In multi-agent problems requiring a high degree of cooperation, success often depends on the ability of the agents to adapt to each other's behavior. A natural solution concept in such settings is the Stackelberg equilibrium, in which the ``leader'' agent selects the strategy that maximizes its own payoff given that the ``follower'' agent will choose their best response to this strategy. Recent work has extended this solution concept to two-player differentiable games, such as those arising from multi-agent deep reinforcement learning, in the form of the \textit{differential} Stackelberg equilibrium. While this previous work has presented learning dynamics which converge to such equilibria, these dynamics are ``coupled'' in the sense that the learning updates for the leader's strategy require some information about the follower's payoff function. As such, these methods cannot be applied to truly decentralised multi-agent settings, particularly ad hoc cooperation, where each agent only has access to its own payoff function. In this work we present ``uncoupled'' learning dynamics based on zeroth-order gradient estimators, in which each agent's strategy update depends only on their observations of the other's behavior. We analyze the convergence of these dynamics in general-sum games, and prove that they converge to differential Stackelberg equilibria under the same conditions as previous coupled methods. Furthermore, we present an online mechanism by which symmetric learners can negotiate leader-follower roles. We conclude with a discussion of the implications of our work for multi-agent reinforcement learning and ad hoc collaboration more generally.

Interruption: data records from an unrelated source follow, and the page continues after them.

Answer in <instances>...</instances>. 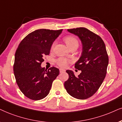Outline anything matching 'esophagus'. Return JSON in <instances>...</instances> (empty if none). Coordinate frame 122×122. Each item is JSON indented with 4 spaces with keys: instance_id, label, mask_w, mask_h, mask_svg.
<instances>
[{
    "instance_id": "esophagus-1",
    "label": "esophagus",
    "mask_w": 122,
    "mask_h": 122,
    "mask_svg": "<svg viewBox=\"0 0 122 122\" xmlns=\"http://www.w3.org/2000/svg\"><path fill=\"white\" fill-rule=\"evenodd\" d=\"M65 71V70H64V69H60V73H62V72H64Z\"/></svg>"
}]
</instances>
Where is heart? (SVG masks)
<instances>
[{
    "label": "heart",
    "mask_w": 122,
    "mask_h": 122,
    "mask_svg": "<svg viewBox=\"0 0 122 122\" xmlns=\"http://www.w3.org/2000/svg\"><path fill=\"white\" fill-rule=\"evenodd\" d=\"M64 41L67 45V47L72 45V44L76 43L78 44V41L75 39L74 37L72 36H67L66 38H65ZM57 64L61 67H65L67 65L68 63L69 62V60L67 58H64V57H60L56 61Z\"/></svg>",
    "instance_id": "b5f03b06"
}]
</instances>
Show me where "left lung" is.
<instances>
[{
	"mask_svg": "<svg viewBox=\"0 0 122 122\" xmlns=\"http://www.w3.org/2000/svg\"><path fill=\"white\" fill-rule=\"evenodd\" d=\"M79 38L82 52L75 67L81 70L76 77L71 70L66 71L69 79L64 83L66 91L77 99L84 100L93 96L105 78L109 58L105 44L101 38L85 27L68 29Z\"/></svg>",
	"mask_w": 122,
	"mask_h": 122,
	"instance_id": "8db88e82",
	"label": "left lung"
}]
</instances>
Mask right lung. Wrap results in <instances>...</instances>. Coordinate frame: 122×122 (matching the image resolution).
<instances>
[{"instance_id":"obj_1","label":"right lung","mask_w":122,"mask_h":122,"mask_svg":"<svg viewBox=\"0 0 122 122\" xmlns=\"http://www.w3.org/2000/svg\"><path fill=\"white\" fill-rule=\"evenodd\" d=\"M62 29H39L27 35L15 53L13 71L16 83L25 96L33 100L46 97L60 73L55 67L47 70L41 66L43 57L50 53L52 44Z\"/></svg>"}]
</instances>
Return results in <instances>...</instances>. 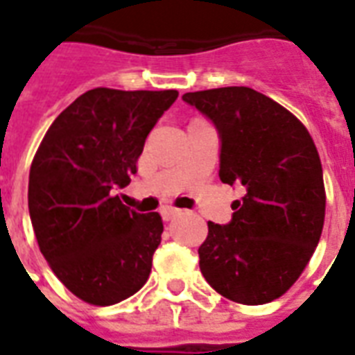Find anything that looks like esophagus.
I'll list each match as a JSON object with an SVG mask.
<instances>
[{"mask_svg": "<svg viewBox=\"0 0 355 355\" xmlns=\"http://www.w3.org/2000/svg\"><path fill=\"white\" fill-rule=\"evenodd\" d=\"M178 214H180V210H178V208H175V207H164V208H162V218H164L166 221L175 220Z\"/></svg>", "mask_w": 355, "mask_h": 355, "instance_id": "34e87169", "label": "esophagus"}]
</instances>
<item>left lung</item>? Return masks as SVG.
I'll list each match as a JSON object with an SVG mask.
<instances>
[{
    "mask_svg": "<svg viewBox=\"0 0 355 355\" xmlns=\"http://www.w3.org/2000/svg\"><path fill=\"white\" fill-rule=\"evenodd\" d=\"M220 132V178L245 189L229 225L208 221L199 266L231 302L281 297L309 264L326 216L322 164L304 123L250 87L186 93Z\"/></svg>",
    "mask_w": 355,
    "mask_h": 355,
    "instance_id": "obj_1",
    "label": "left lung"
}]
</instances>
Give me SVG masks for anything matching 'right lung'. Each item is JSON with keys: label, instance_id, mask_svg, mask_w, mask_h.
<instances>
[{"label": "right lung", "instance_id": "right-lung-1", "mask_svg": "<svg viewBox=\"0 0 355 355\" xmlns=\"http://www.w3.org/2000/svg\"><path fill=\"white\" fill-rule=\"evenodd\" d=\"M177 91L96 87L59 113L29 169V216L51 272L85 304L113 305L147 283L164 221L123 205L148 132Z\"/></svg>", "mask_w": 355, "mask_h": 355}]
</instances>
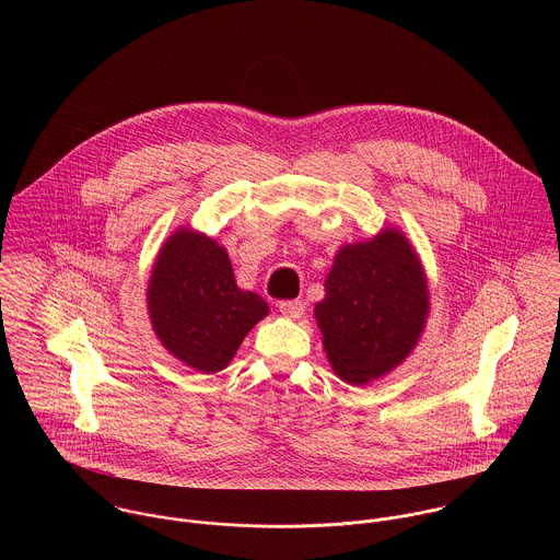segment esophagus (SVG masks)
Listing matches in <instances>:
<instances>
[{
	"label": "esophagus",
	"mask_w": 560,
	"mask_h": 560,
	"mask_svg": "<svg viewBox=\"0 0 560 560\" xmlns=\"http://www.w3.org/2000/svg\"><path fill=\"white\" fill-rule=\"evenodd\" d=\"M278 308H280V313H282L284 317H289V319H300V317L304 315V311H306V304L300 302V300H284V302L278 304Z\"/></svg>",
	"instance_id": "34e87169"
}]
</instances>
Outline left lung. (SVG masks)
<instances>
[{"label": "left lung", "instance_id": "8db88e82", "mask_svg": "<svg viewBox=\"0 0 560 560\" xmlns=\"http://www.w3.org/2000/svg\"><path fill=\"white\" fill-rule=\"evenodd\" d=\"M427 313L422 265L399 231L345 245L315 306L327 358L349 384H366L400 364Z\"/></svg>", "mask_w": 560, "mask_h": 560}]
</instances>
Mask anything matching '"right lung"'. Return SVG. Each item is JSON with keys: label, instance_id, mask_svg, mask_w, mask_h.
<instances>
[{"label": "right lung", "instance_id": "right-lung-1", "mask_svg": "<svg viewBox=\"0 0 560 560\" xmlns=\"http://www.w3.org/2000/svg\"><path fill=\"white\" fill-rule=\"evenodd\" d=\"M147 298L163 347L202 373L222 371L269 311L237 287L226 249L187 229L161 247Z\"/></svg>", "mask_w": 560, "mask_h": 560}]
</instances>
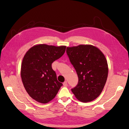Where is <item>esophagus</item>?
I'll return each mask as SVG.
<instances>
[{
  "instance_id": "34e87169",
  "label": "esophagus",
  "mask_w": 129,
  "mask_h": 129,
  "mask_svg": "<svg viewBox=\"0 0 129 129\" xmlns=\"http://www.w3.org/2000/svg\"><path fill=\"white\" fill-rule=\"evenodd\" d=\"M63 85H64V86H67V81H65L64 83H63Z\"/></svg>"
}]
</instances>
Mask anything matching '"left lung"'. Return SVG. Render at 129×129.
I'll return each mask as SVG.
<instances>
[{"instance_id":"8db88e82","label":"left lung","mask_w":129,"mask_h":129,"mask_svg":"<svg viewBox=\"0 0 129 129\" xmlns=\"http://www.w3.org/2000/svg\"><path fill=\"white\" fill-rule=\"evenodd\" d=\"M67 53L77 73L79 81L72 89L78 100L87 103L96 99L102 92L108 75L106 57L92 45L67 47Z\"/></svg>"}]
</instances>
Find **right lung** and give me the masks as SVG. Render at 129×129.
Here are the masks:
<instances>
[{
  "label": "right lung",
  "instance_id": "obj_1",
  "mask_svg": "<svg viewBox=\"0 0 129 129\" xmlns=\"http://www.w3.org/2000/svg\"><path fill=\"white\" fill-rule=\"evenodd\" d=\"M66 46L35 45L26 51L21 65L23 85L30 96L46 104L56 96L62 84L57 80L51 64L62 56Z\"/></svg>",
  "mask_w": 129,
  "mask_h": 129
}]
</instances>
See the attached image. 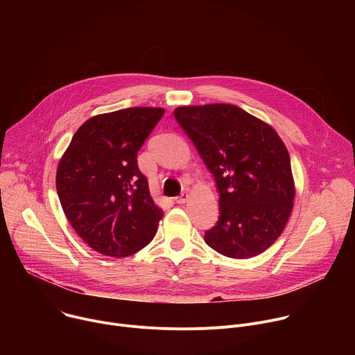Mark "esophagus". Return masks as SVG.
Returning a JSON list of instances; mask_svg holds the SVG:
<instances>
[{
  "instance_id": "1",
  "label": "esophagus",
  "mask_w": 355,
  "mask_h": 355,
  "mask_svg": "<svg viewBox=\"0 0 355 355\" xmlns=\"http://www.w3.org/2000/svg\"><path fill=\"white\" fill-rule=\"evenodd\" d=\"M174 200L177 202V204H185V202L188 200V193H181L180 196H175Z\"/></svg>"
}]
</instances>
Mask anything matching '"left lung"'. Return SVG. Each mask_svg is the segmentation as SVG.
Instances as JSON below:
<instances>
[{"label":"left lung","instance_id":"obj_1","mask_svg":"<svg viewBox=\"0 0 355 355\" xmlns=\"http://www.w3.org/2000/svg\"><path fill=\"white\" fill-rule=\"evenodd\" d=\"M174 116L212 173L219 219L205 243L230 259L266 251L293 207L289 153L266 122L230 104L180 107Z\"/></svg>","mask_w":355,"mask_h":355}]
</instances>
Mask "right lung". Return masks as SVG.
<instances>
[{"label":"right lung","mask_w":355,"mask_h":355,"mask_svg":"<svg viewBox=\"0 0 355 355\" xmlns=\"http://www.w3.org/2000/svg\"><path fill=\"white\" fill-rule=\"evenodd\" d=\"M163 108H126L89 118L59 163L56 188L77 234L95 251L128 257L153 240L163 211L137 167V151Z\"/></svg>","instance_id":"right-lung-1"}]
</instances>
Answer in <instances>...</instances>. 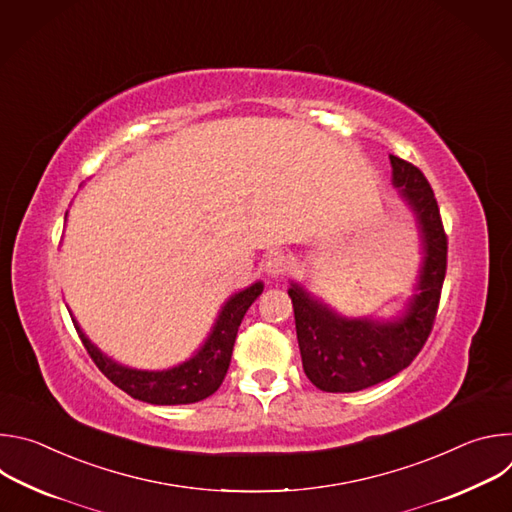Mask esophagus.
Listing matches in <instances>:
<instances>
[{
    "label": "esophagus",
    "mask_w": 512,
    "mask_h": 512,
    "mask_svg": "<svg viewBox=\"0 0 512 512\" xmlns=\"http://www.w3.org/2000/svg\"><path fill=\"white\" fill-rule=\"evenodd\" d=\"M291 265H294V263H291L289 255H285L283 251H271L265 257V263H263L265 273L271 275V277H281L283 273H287L291 269Z\"/></svg>",
    "instance_id": "obj_1"
}]
</instances>
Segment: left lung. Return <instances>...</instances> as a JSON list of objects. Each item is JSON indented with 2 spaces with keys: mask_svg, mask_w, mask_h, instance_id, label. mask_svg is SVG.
Segmentation results:
<instances>
[{
  "mask_svg": "<svg viewBox=\"0 0 512 512\" xmlns=\"http://www.w3.org/2000/svg\"><path fill=\"white\" fill-rule=\"evenodd\" d=\"M389 160L393 184L413 210L423 243L417 294L405 310L391 320L344 318L302 285L291 283L287 289L306 377L326 393H354L407 369L431 334L440 306L448 267V237L440 206L417 166L397 156Z\"/></svg>",
  "mask_w": 512,
  "mask_h": 512,
  "instance_id": "1",
  "label": "left lung"
}]
</instances>
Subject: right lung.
<instances>
[{"label":"right lung","mask_w":512,"mask_h":512,"mask_svg":"<svg viewBox=\"0 0 512 512\" xmlns=\"http://www.w3.org/2000/svg\"><path fill=\"white\" fill-rule=\"evenodd\" d=\"M263 283L257 281L239 294L231 296L223 306L221 314L216 318L208 338L200 346V350L186 362L172 367L168 371H137L123 367L107 354H103L79 328V338L83 340L89 356L99 367V371L121 391L152 405H186L196 403L210 397L218 387L223 385L225 375L231 364V354L235 346V338L243 316L249 306L261 296Z\"/></svg>","instance_id":"1"}]
</instances>
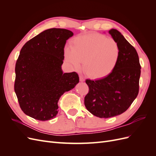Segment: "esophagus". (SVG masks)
Here are the masks:
<instances>
[{"instance_id":"34e87169","label":"esophagus","mask_w":156,"mask_h":156,"mask_svg":"<svg viewBox=\"0 0 156 156\" xmlns=\"http://www.w3.org/2000/svg\"><path fill=\"white\" fill-rule=\"evenodd\" d=\"M79 80H80V81H81V82L84 81V79L83 78L82 75H80V76H79Z\"/></svg>"}]
</instances>
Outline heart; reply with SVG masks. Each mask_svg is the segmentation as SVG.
Here are the masks:
<instances>
[{
  "instance_id": "b5f03b06",
  "label": "heart",
  "mask_w": 156,
  "mask_h": 156,
  "mask_svg": "<svg viewBox=\"0 0 156 156\" xmlns=\"http://www.w3.org/2000/svg\"><path fill=\"white\" fill-rule=\"evenodd\" d=\"M64 56L75 69L81 67L83 61V68L90 77L102 79L116 67L120 49L114 39L99 33H91L75 37L72 49H66Z\"/></svg>"
}]
</instances>
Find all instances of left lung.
Returning <instances> with one entry per match:
<instances>
[{
    "label": "left lung",
    "instance_id": "8db88e82",
    "mask_svg": "<svg viewBox=\"0 0 156 156\" xmlns=\"http://www.w3.org/2000/svg\"><path fill=\"white\" fill-rule=\"evenodd\" d=\"M108 32L120 47L119 63L108 76L94 81L87 79L89 90L84 97L87 109L105 119L120 115L130 107L139 94L141 69L133 47L119 31L112 29Z\"/></svg>",
    "mask_w": 156,
    "mask_h": 156
}]
</instances>
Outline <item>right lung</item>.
Segmentation results:
<instances>
[{
	"instance_id": "obj_1",
	"label": "right lung",
	"mask_w": 156,
	"mask_h": 156,
	"mask_svg": "<svg viewBox=\"0 0 156 156\" xmlns=\"http://www.w3.org/2000/svg\"><path fill=\"white\" fill-rule=\"evenodd\" d=\"M73 33L64 29L45 30L23 45L16 64L14 90L25 115L45 121L56 116L60 96L79 83L76 72L64 73L66 40Z\"/></svg>"
}]
</instances>
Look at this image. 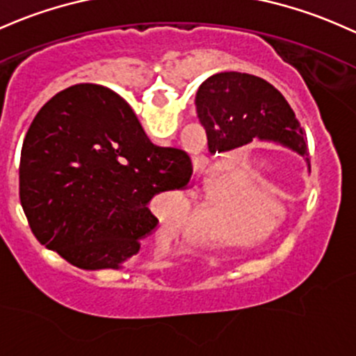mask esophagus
<instances>
[{"label": "esophagus", "instance_id": "1", "mask_svg": "<svg viewBox=\"0 0 356 356\" xmlns=\"http://www.w3.org/2000/svg\"><path fill=\"white\" fill-rule=\"evenodd\" d=\"M197 170H200V171H202V170H204V166H197Z\"/></svg>", "mask_w": 356, "mask_h": 356}]
</instances>
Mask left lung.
Instances as JSON below:
<instances>
[{
  "label": "left lung",
  "mask_w": 356,
  "mask_h": 356,
  "mask_svg": "<svg viewBox=\"0 0 356 356\" xmlns=\"http://www.w3.org/2000/svg\"><path fill=\"white\" fill-rule=\"evenodd\" d=\"M195 106L213 154L259 137L284 144L307 159L304 131L289 102L258 76L236 71L210 76L198 88Z\"/></svg>",
  "instance_id": "1"
}]
</instances>
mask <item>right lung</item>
Returning a JSON list of instances; mask_svg holds the SVG:
<instances>
[{"label": "right lung", "instance_id": "add662e5", "mask_svg": "<svg viewBox=\"0 0 356 356\" xmlns=\"http://www.w3.org/2000/svg\"><path fill=\"white\" fill-rule=\"evenodd\" d=\"M192 159L158 147L115 91L74 85L39 110L20 158L33 236L83 270L120 268L154 234L156 195L188 188Z\"/></svg>", "mask_w": 356, "mask_h": 356}]
</instances>
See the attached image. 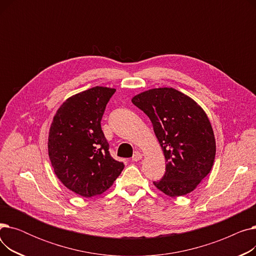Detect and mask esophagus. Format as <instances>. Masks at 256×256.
Segmentation results:
<instances>
[{"label": "esophagus", "instance_id": "1", "mask_svg": "<svg viewBox=\"0 0 256 256\" xmlns=\"http://www.w3.org/2000/svg\"><path fill=\"white\" fill-rule=\"evenodd\" d=\"M141 158H142V154L137 152H135V154L132 156V162H138V160H140Z\"/></svg>", "mask_w": 256, "mask_h": 256}]
</instances>
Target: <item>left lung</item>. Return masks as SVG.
Here are the masks:
<instances>
[{
    "mask_svg": "<svg viewBox=\"0 0 256 256\" xmlns=\"http://www.w3.org/2000/svg\"><path fill=\"white\" fill-rule=\"evenodd\" d=\"M132 102L150 117L165 156V174L154 184L170 197L192 192L212 170L216 156L214 130L202 108L166 87L144 91Z\"/></svg>",
    "mask_w": 256,
    "mask_h": 256,
    "instance_id": "obj_1",
    "label": "left lung"
}]
</instances>
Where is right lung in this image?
Masks as SVG:
<instances>
[{
    "label": "right lung",
    "mask_w": 256,
    "mask_h": 256,
    "mask_svg": "<svg viewBox=\"0 0 256 256\" xmlns=\"http://www.w3.org/2000/svg\"><path fill=\"white\" fill-rule=\"evenodd\" d=\"M116 89L96 86L67 98L54 116L48 156L57 178L78 195L102 194L124 170L109 152L100 121Z\"/></svg>",
    "instance_id": "1"
}]
</instances>
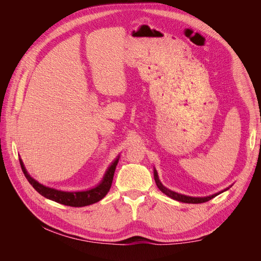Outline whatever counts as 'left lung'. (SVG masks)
Masks as SVG:
<instances>
[{
  "mask_svg": "<svg viewBox=\"0 0 261 261\" xmlns=\"http://www.w3.org/2000/svg\"><path fill=\"white\" fill-rule=\"evenodd\" d=\"M153 175H154V180H155V184H156L158 188H159L160 191H161L162 193H164L167 196L171 197L172 199H175V200H177V201L186 202V203H201V202L209 201L210 199L215 198L216 196H218L219 194L222 193V192H221V193H219V194H213V195L207 196V197H191V196L180 195V194H178V193L170 191V189H168L167 187H164V186L161 184V181L159 180V177H158V173H156L155 170L153 171ZM225 191H226V189H225Z\"/></svg>",
  "mask_w": 261,
  "mask_h": 261,
  "instance_id": "1",
  "label": "left lung"
}]
</instances>
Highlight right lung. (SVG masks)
<instances>
[{
  "label": "right lung",
  "instance_id": "right-lung-1",
  "mask_svg": "<svg viewBox=\"0 0 261 261\" xmlns=\"http://www.w3.org/2000/svg\"><path fill=\"white\" fill-rule=\"evenodd\" d=\"M118 159H120V156H117L116 159L112 162V164L108 168L106 174L99 185L85 192H62V191H58V189L46 187L40 183H38V181L35 180L33 177H30L28 175L25 167H23L21 160H19V162H20V167L23 174H25L30 185L33 186L39 194L45 197V198L51 199L55 202L65 204V206L85 207V206H88V204L98 202L109 193L110 188H111V185H112V180H113L114 172H115Z\"/></svg>",
  "mask_w": 261,
  "mask_h": 261
}]
</instances>
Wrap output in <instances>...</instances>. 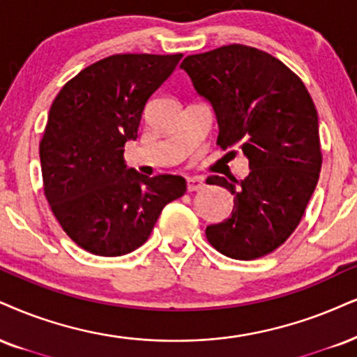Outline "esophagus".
Listing matches in <instances>:
<instances>
[{
	"instance_id": "34e87169",
	"label": "esophagus",
	"mask_w": 357,
	"mask_h": 357,
	"mask_svg": "<svg viewBox=\"0 0 357 357\" xmlns=\"http://www.w3.org/2000/svg\"><path fill=\"white\" fill-rule=\"evenodd\" d=\"M204 187H205V182H204V178H202V177H188V180H187L188 192L202 190Z\"/></svg>"
}]
</instances>
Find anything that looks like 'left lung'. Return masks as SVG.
Masks as SVG:
<instances>
[{"instance_id":"left-lung-1","label":"left lung","mask_w":357,"mask_h":357,"mask_svg":"<svg viewBox=\"0 0 357 357\" xmlns=\"http://www.w3.org/2000/svg\"><path fill=\"white\" fill-rule=\"evenodd\" d=\"M180 68L212 105L217 144L240 149L250 165L241 182L206 178L235 195L230 218L206 227V238L230 258L265 257L294 231L318 183L323 155L313 99L280 59L243 44L187 56Z\"/></svg>"}]
</instances>
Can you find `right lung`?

翻译：在需要高度合作的多智能体问题中，成功往往取决于智能体适应彼此行为的能力。斯塔克尔伯格均衡是此类场景中一种自然的解概念，其中“领导者”智能体选择能最大化自身收益的策略，前提是“跟随者”智能体会针对该策略选择其最优响应。近期研究将这一解概念扩展至双方可微博弈（例如多智能体深度强化学习中出现的博弈），形成了微分斯塔克尔伯格均衡。虽然已有研究提出了收敛至此类均衡的学习动态，但这些动态是“耦合”的，即领导者策略的学习更新需要部分关于跟随者收益函数的信息。因此，这些方法无法应用于真正的去中心化多智能体场景，特别是临时合作场景，其中每个智能体仅能访问自身的收益函数。本工作提出了基于零阶梯度估计器的“非耦合”学习动态，其中每个智能体的策略更新仅依赖于其对另一方行为的观测。我们在一般和博弈中分析了这些动态的收敛性，并证明在与先前耦合方法相同的条件下，它们能收敛至微分斯塔克尔伯格均衡。此外，我们提出了一种在线机制，使得对称学习者可以通过协商确定领导者-跟随者角色。最后，我们讨论了本研究对多智能体强化学习及更广泛的临时协作场景的启示。